== WHAT YOU SHOULD DO ==
All records below are to be repeated precisely, with nothing added.

══ DATA TO PROCESS ══

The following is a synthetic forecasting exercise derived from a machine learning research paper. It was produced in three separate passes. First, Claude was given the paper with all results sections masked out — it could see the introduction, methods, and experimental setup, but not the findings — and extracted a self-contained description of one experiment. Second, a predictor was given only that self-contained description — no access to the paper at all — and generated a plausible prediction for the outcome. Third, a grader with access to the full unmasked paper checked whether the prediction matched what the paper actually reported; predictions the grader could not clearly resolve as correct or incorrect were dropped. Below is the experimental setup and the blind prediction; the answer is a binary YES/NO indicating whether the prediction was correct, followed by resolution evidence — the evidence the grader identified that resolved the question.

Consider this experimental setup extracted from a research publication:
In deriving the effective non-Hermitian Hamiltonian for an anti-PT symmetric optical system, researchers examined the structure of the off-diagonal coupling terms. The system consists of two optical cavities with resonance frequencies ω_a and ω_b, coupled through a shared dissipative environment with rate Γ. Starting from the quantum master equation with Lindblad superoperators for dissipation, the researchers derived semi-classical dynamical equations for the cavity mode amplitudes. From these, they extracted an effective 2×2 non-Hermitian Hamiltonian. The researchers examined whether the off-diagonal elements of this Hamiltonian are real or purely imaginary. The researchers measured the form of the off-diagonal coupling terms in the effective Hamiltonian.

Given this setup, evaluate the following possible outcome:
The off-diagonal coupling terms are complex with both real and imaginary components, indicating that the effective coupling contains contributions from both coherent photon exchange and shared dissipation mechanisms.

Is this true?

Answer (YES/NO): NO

═══

== RESPONSE TO THIS TASK ==
The following is a synthetic forecasting exercise derived from a machine learning research paper. It was produced in three separate passes. First, Claude was given the paper with all results sections masked out — it could see the introduction, methods, and experimental setup, but not the findings — and extracted a self-contained description of one experiment. Second, a predictor was given only that self-contained description — no access to the paper at all — and generated a plausible prediction for the outcome. Third, a grader with access to the full unmasked paper checked whether the prediction matched what the paper actually reported; predictions the grader could not clearly resolve as correct or incorrect were dropped. Below is the experimental setup and the blind prediction; the answer is a binary YES/NO indicating whether the prediction was correct, followed by resolution evidence — the evidence the grader identified that resolved the question.

Consider this experimental setup extracted from a research publication:
In deriving the effective non-Hermitian Hamiltonian for an anti-PT symmetric optical system, researchers examined the structure of the off-diagonal coupling terms. The system consists of two optical cavities with resonance frequencies ω_a and ω_b, coupled through a shared dissipative environment with rate Γ. Starting from the quantum master equation with Lindblad superoperators for dissipation, the researchers derived semi-classical dynamical equations for the cavity mode amplitudes. From these, they extracted an effective 2×2 non-Hermitian Hamiltonian. The researchers examined whether the off-diagonal elements of this Hamiltonian are real or purely imaginary. The researchers measured the form of the off-diagonal coupling terms in the effective Hamiltonian.

Given this setup, evaluate the following possible outcome:
The off-diagonal coupling terms are complex with both real and imaginary components, indicating that the effective coupling contains contributions from both coherent photon exchange and shared dissipation mechanisms.

Is this true?

Answer (YES/NO): NO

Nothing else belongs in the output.